Lei rifletté per un momento. — Volevo venire quaggiù. Volevo trovare mio fratello Anasu. — S’interruppe, provando un certo stupore. Era quella la verità? Era venuta in cerca di Anasu?

— Davvero? — Enshi la fissava. — Perché?

Nia si grattò la testa. — Non lo so. Sai dove sia?

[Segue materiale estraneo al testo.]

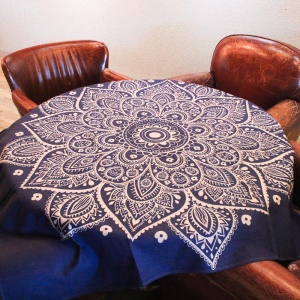 Square Cotton Linen Dining Table Cloth Cover 85 x 85cm - Henna Lotus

Enshi fece il gesto dell’affermazione. — Prendo da lui il mio sale. Ero solito farlo, in ogni modo. L’inverno è stato duro e non credo che mi sia rimasto qualcosa da dargli in cambio.

Nia aprì la bocca.

Enshi la guardò. I suoi occhi erano socchiusi. Aveva un’aria pensierosa, quasi astuta. — Tu vuoi che ti dica dove si trova. Non lo farò. Se sei venuta fin qui per vedere lui, allora è probabile che tu prosegua e mi lasci qui da solo, con la sensazione di essere uno stupido. Non ho intenzione di lasciarti andare, Nia. Non prima che sia finito il tempo dell’accoppiamento.

— Non si può dire che tu non sia loquace — osservò Nia.

Enshi fece il gesto dell’assenso. — Ricordati, non ho avuto nessuno con cui parlare per tutto l’inverno.

— Mi dirai dove si trova Anasu quando sarà finito il tempo dell’accoppiamento?

— Sì.

Nia fece il gesto che significava "così sia".

— Allora — cominciò Enshi — parlami di mia madre. Sta bene? Si affligge ancora per me?

Nia tracorse otto giorni insieme a Enshi. Il tempo si mantenne freddo e ventoso. Ogni tanto cadeva la pioggia, ma non era violenta. Gli alberi sopra il loro accampamento li riparavano; inoltre, mantenevano acceso un bel fuoco. Si accoppiarono spesso.

Ogni mattina Enshi andava a caccia. Al pomeriggio tornava con foglie, radici e i teneri germogli delle piante primaverili. Due volte riportò della selvaggina: un uccello terrestre, smagrito dall’inverno, e un costruttore-di-monticelli. Quest’ultimo era piccolo, ma grasso. O almeno non era magro.

— Se l’è cavata meglio di me quest’inverno — osservò Enshi.

Nia scuoiò l’animale, lo sviscerò e lo infilzò sullo spiedo. Poi si sedettero fianco a fianco a osservarlo mentre cuoceva.

— Mmm! Che profumo! Ero solito sognare il profumo della carne che cuoceva. Mi svegliavo e non trovavo nient’altro che neve. Che delusione! C’erano periodi in cui il tempo era brutto e non potevo viaggiare. Incominciavo a guardare il mio cornacurve e a pensare a lui come a un arrosto. Ma poi pensavo: no, Enshi. Morirai senza un animale da cavalcare. Poi pregavo gli spiriti; e il tempo cambiava. Andavo giù fino ai margini della mandria in cerca di un cornacurve che fosse troppo vecchio per scappare e lo uccidevo. La carne era sempre fibrosa, senza nemmeno un po’ di grasso. Bene, quei giorni sono finiti. Perché pensarci?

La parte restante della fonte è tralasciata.